◆ Segmento di testo

Scusa la domanda.. cosa intendi per configurazione da zero? Parli del kernel UML, (di ricompilarlo?) del kernel di linux del sistema base?

Ho rifatto più volte sia la ricompilazione del kernel uml sia scaricato più volte l'immagine del filesystem e rimpiazzata con quella vecchia difettosa. ho sia provato il kernel del sito www.kernel.org sia gli usermode-sources.

----------

## Peach

 *fbcyborg wrote:*   

>  *Peach wrote:*    ma rifacendo la configurazione da zero ti continua a dare errore? 
> 
> il supporto devfs mi pare che già fosse attivo... 
> 
> Scusa la domanda.. cosa intendi per configurazione da zero? Parli del kernel UML, (di ricompilarlo?) del kernel di linux del sistema base?
> ...

 

non ricordo se nel kernel della macchina host occorra modificare qualche impostazione perché vada uml (ma penso solo per far andare la rete)

quindi dall'errore sembrerebbe un problema di kernel guest... ma con questo non vuol dire che abbia la verità a portata di mano.

mi domando solo cosa hai fatto per sputtanare tutto in così poco tempo.

----------

## fbcyborg

 *Peach wrote:*   

> mi domando solo cosa hai fatto per sputtanare tutto in così poco tempo.

 

Hai ragione! è quello che mi chiedo anche io da 36 ore oramai.. proprio perchè non ho fatto un bel nulla se non sostituire il root_fs con uno nuovo di zecca, già pronto per l'uso.

Per caso hai un .config per il kernel uml da passarmi? magari provo quello e provo a ricompilare il kernel uml (cosa che dovrò fare prima o poi visto che ho un'immagine di 16MB. In ogni caso con il .config che ho attualmente tutto funzionava.

Per quanto riguarda la modifica del kernel, in effetti si tratta solo di manometterlo per quello che riguarda la rete. Tra l'altro ho dovuto soltanto mettere come moduli, alcuni che invece erano come built in.

Vorrei ricominciare da zero, ma sostanzialmente credo di averlo già fatto varie volte a questo punto, ricompilando il kernel uml e sostituendo le immagini con quelle nuove.

L'errore prodotto è troppo inaccettabile poiché non si capisce da cosa possa dipendere.

Boh! speriamo bene, mi serve assolutamente per fare delle ricerche. Spero di non dover reinstallare gentoo da zero.

◆ Dati in ingresso
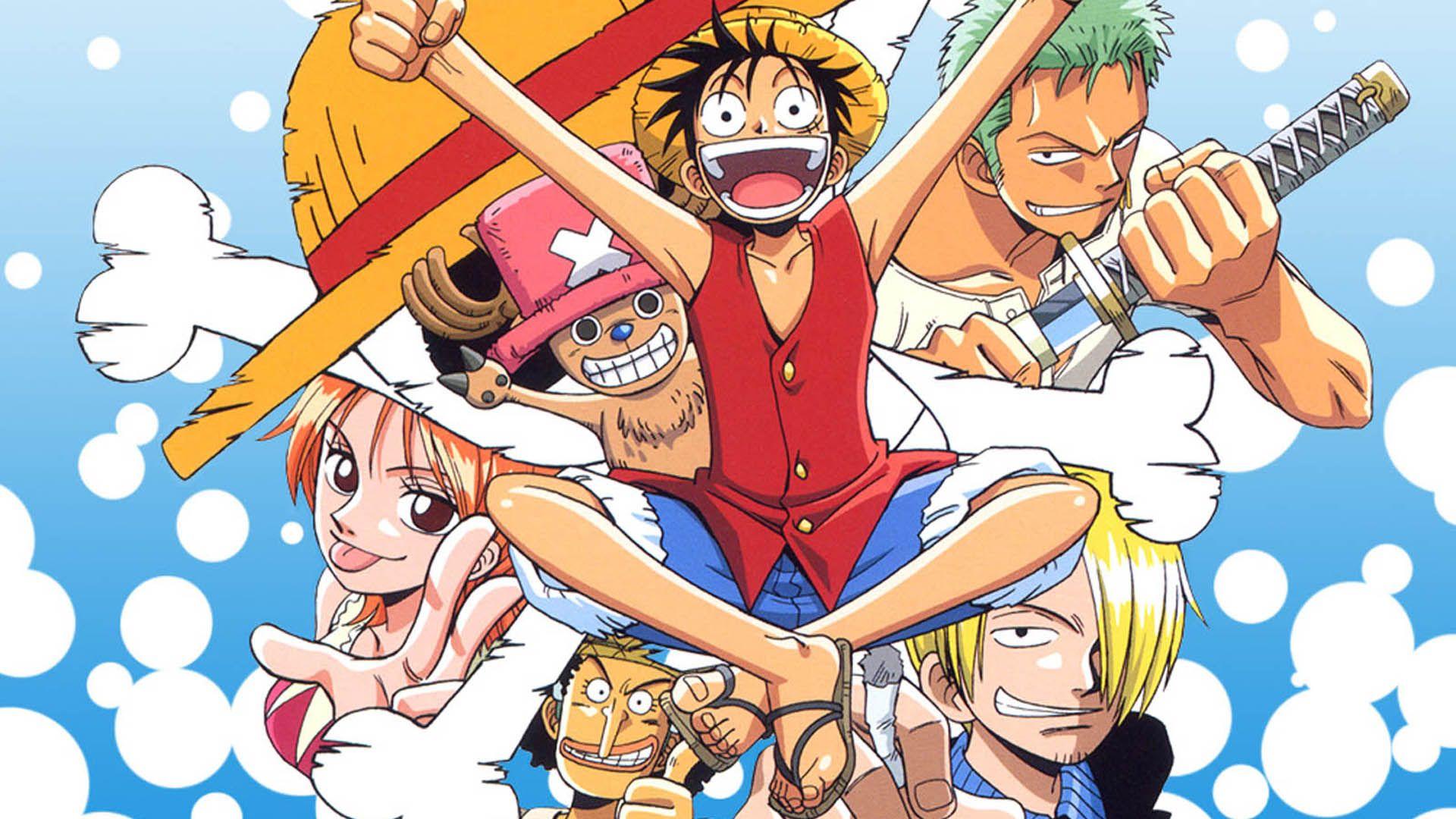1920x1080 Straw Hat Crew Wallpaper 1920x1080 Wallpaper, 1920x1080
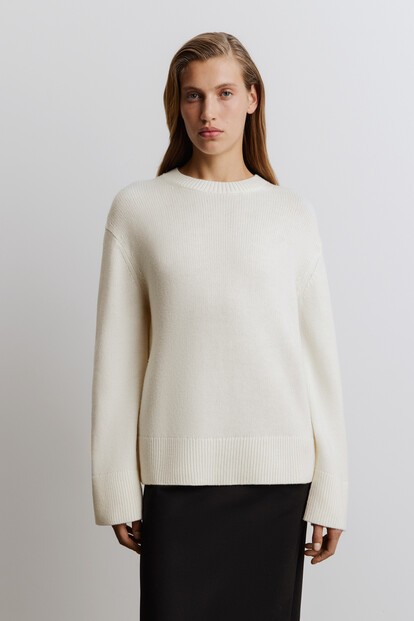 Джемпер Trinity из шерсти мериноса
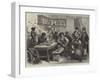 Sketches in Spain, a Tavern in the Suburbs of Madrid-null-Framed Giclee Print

◆ Compiti dell'esercizio
1 - Secondo la discussione sul kernel UML, da quante ore fbcyborg si chiede che cosa abbia fatto per rovinare tutto?
2 - Prosegui la discussione sul kernel UML a partire dal punto in cui si interrompe.
Il materiale non ha alcun ruolo in questo esercizio.

◆ Risposte per punto
1 - Da 36 ore.

2 -
----------

## Peach

questo è il mio kernel uml per una macchina guest gentoo

http://www.smartart.it/works/docs/config-uml-2.6.15.1

per quanto riguarda il tuo errore mi pareva di aver letto qualcosa sul sito di uml riguardo ai filesystem che distribuiscono, che tipo funzionano soltanto con determinate opzioni abilitate nel kernel... ho provato a fare una ricerca veloce, ma stamattina la rete mi è ostile

----------

## fbcyborg

 *Peach wrote:*   

> questo è il mio kernel uml per una macchina guest gentoo
> 
> http://www.smartart.it/works/docs/config-uml-2.6.15.1
> 
> per quanto riguarda il tuo errore mi pareva di aver letto qualcosa sul sito di uml riguardo ai filesystem che distribuiscono, che tipo funzionano soltanto con determinate opzioni abilitate nel kernel... ho provato a fare una ricerca veloce, ma stamattina la rete mi è ostile

 

Ciao, grazie ancora, per tutto.

Ho provato a compilare il kernel con il .config che mi hai dato, ma l'unica volta che sono riuscito a compilarlo il risultato è stato lo stesso ... stesso errore in avvio.

Ho cercato sul sito ufficiale ma ancora non sono riuscito a trovare nulla che mi aiuti a risolvere questo maledetto problema.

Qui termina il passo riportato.